Hoy es Salomé, ayer fue Mariana, antes Sandra, ¿después?
Me cansé de que nuestras niñas reciban homenajes llenos de cantos, flores y discursos precisamente cuando ya no los pueden ver, ni oír, ni sentir. Me cansé de que los padres y los hermanos sientan el abrazo solidario de las personas alrededor del féretro de sus hijas o hermanas; al salir de los despachos públicos luego de denunciar un abuso; al consolar el llanto de sus niñas luego de ser revictimizadas en odiosos exámenes médicos llenos de preguntas sin respuestas.
Y no es que algo de eso esté mal, es que eso nunca debió o debería de ocurrir, es que no tendríamos por qué estar despidiendo niñas y a veces también niños por la violencia de los adultos.
En días como este no solo me duele la suerte de las mujeres, de las niñas que apenas están empezando a vivir, de aquellas que ni siquiera lograron vivir, me duele ser hombre. Me duele, no solo me indigna (la indignación se volvió el antídoto para curar el dolor, pero solo el ajeno, porque el propio no lo cura nada) la barbarie, la indolencia de los abusadores, su incapacidad de controlar sus impulsos.
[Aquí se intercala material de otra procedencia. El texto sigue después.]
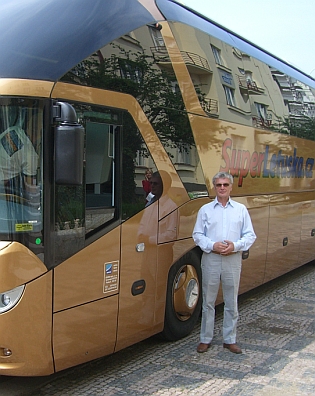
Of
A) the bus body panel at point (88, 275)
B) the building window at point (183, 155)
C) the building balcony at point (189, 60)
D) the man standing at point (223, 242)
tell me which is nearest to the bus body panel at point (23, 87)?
the bus body panel at point (88, 275)

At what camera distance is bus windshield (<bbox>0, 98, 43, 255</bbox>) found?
166 inches

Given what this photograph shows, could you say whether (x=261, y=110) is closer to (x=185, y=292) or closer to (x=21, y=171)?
(x=185, y=292)

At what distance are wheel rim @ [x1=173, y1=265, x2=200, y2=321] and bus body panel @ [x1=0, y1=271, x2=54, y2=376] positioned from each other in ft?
6.97

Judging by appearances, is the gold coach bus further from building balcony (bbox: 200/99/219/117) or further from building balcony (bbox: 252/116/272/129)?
building balcony (bbox: 252/116/272/129)

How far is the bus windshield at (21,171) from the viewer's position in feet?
13.9

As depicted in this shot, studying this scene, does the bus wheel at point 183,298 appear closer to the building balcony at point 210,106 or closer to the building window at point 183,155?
the building window at point 183,155

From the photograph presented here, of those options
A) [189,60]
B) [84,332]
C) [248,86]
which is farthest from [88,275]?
[248,86]

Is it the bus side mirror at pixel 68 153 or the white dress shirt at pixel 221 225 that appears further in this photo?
the white dress shirt at pixel 221 225

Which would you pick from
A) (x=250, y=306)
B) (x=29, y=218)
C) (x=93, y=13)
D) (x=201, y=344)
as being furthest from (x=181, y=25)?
(x=250, y=306)

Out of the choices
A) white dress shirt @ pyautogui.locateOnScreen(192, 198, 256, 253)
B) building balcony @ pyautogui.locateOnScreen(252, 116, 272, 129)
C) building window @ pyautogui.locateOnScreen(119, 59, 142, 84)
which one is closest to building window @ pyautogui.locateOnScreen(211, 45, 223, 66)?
building balcony @ pyautogui.locateOnScreen(252, 116, 272, 129)

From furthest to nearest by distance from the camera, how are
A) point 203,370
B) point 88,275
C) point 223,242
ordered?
point 223,242
point 203,370
point 88,275

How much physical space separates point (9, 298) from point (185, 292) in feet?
8.87

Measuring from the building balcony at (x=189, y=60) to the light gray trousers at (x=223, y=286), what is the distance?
7.23ft

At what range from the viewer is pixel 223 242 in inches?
227
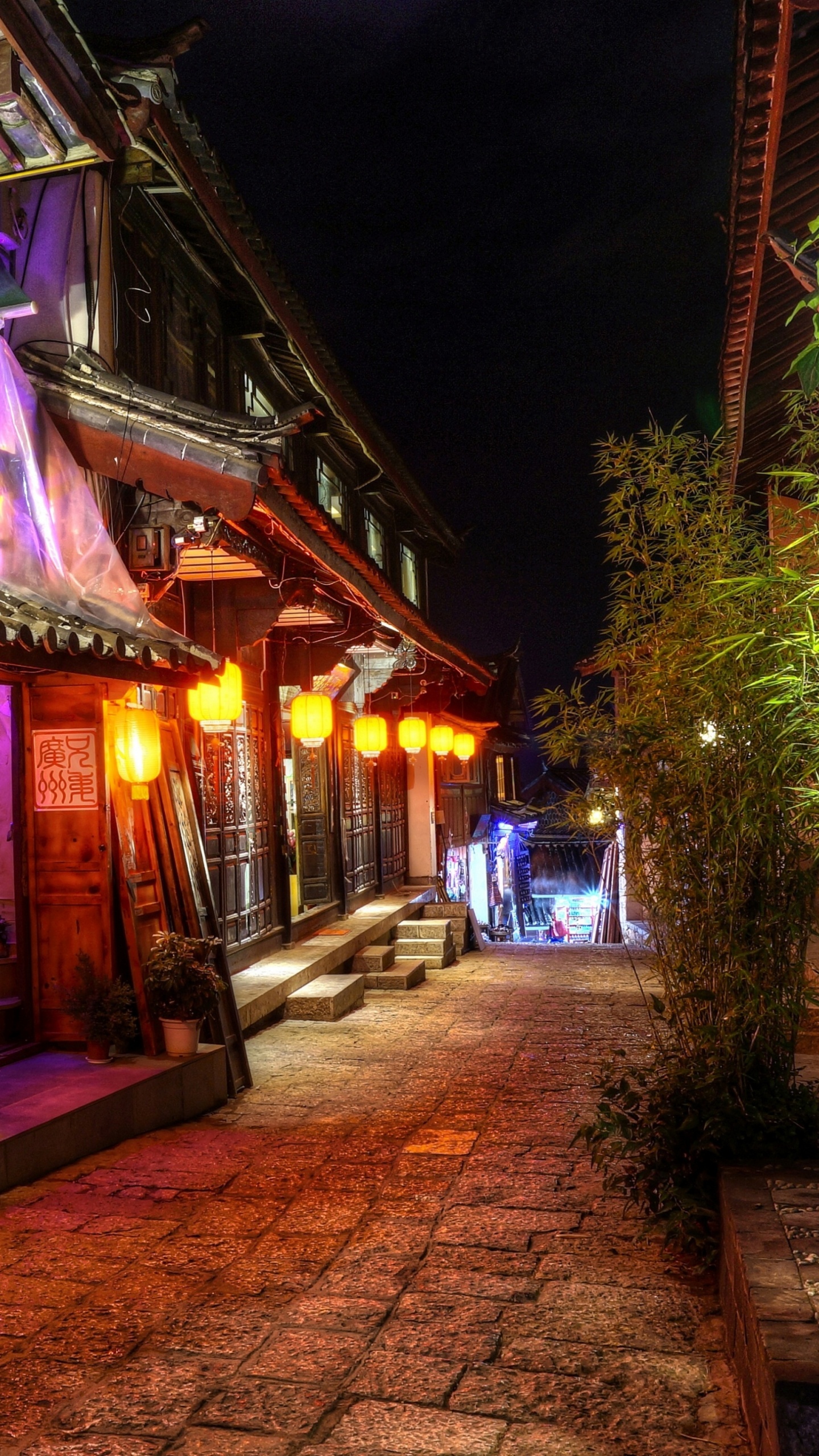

La terrible inconciencia que no logra entender que una vida (no únicamente por la muerte de las víctimas del abuso sexual, sino por tener que vivir una existencia con el lastre y las secuelas del abuso cuando se sobrevive a él) vale más que un mísero momento de placer, que digo de placer, de lascivia bestial.
Me desconsuela que esta pandemia, que parece no aterrar en el fondo a nadie, más allá de golpear un poco a cada uno, con un golpe sin secuelas, que pasa rápido y que no merece ni siquiera un alto en el camino para reflexionar sobre él, no cuente con la atención de otras, graves también, pero al menos con esperanza de ser pasajeras.
Es claro que no existen políticas públicas de fondo para atender a las víctimas, pero más que eso, para evitar que haya víctimas. No parece haber una estructuración de elementos que nos formen en el manejo de la sexualidad, en el respeto del derecho ajeno, que nos obligue a respetar limites, haciéndonos saber que ellos son infranqueables, que hay barreras que no se pueden superar, y que la intimidad y la propiedad sobre el cuerpo y la conciencia, son unas de ellas. Cómo entender un tema tan complejo, donde incluso en medios socioculturales, donde se encuentran personas altamente formadas en lo intelectual, se llegue a este tipo de prácticas, y se defiendan y patrocinen. Cómo entender que haya madres, las menos por supuesto, que puedan permitir que padres y padrastros y adultos abusen a las niñas y niños. Cómo comprender que haya mujeres en el mercado de la pederastia y de la pornografía infantil, y que muchos hombres accedan a él, aun llamándose personas de bien, y fieles a sus religiones y creencias.
No es solo la criminalización del tema y los réditos políticos que ello parece ofrecer, porque esta variable tiene que ver con el abuso cometido, el que obviamente debe de sancionarse, puesto que ella atiende al abusador, así sea para sancionarlo, lo que parte de la base que aceptamos que hay conductas que inexorablemente se van a dar, dejando de lado al abusado. Está demostrado que el derecho penal no ha servido como mecanismo para disuadir al delincuente. Pero qué hacer para la evitación de la conducta. Los niños y niñas no soportan más ser la cuota de sacrificio para que los adultos simplemente se dediquen a exhibir su dolor de tanto en tanto, buscando casi siempre figuración y no soluciones definitivas.
Como hombre siento que debo pedir perdón a los niños y niñas del mundo por los agravios causados, también porque soy parte de una sociedad que ha sido inferior al compromiso para con ellos de protegerlos, de darles un presente tal que el futuro sea una consecuencia afortunado de ese presente. Una sociedad que se olvidó de que la infancia es la etapa de la vida donde la felicidad no puede estar hipotecada por los deseos malsanos y perversos de los adultos.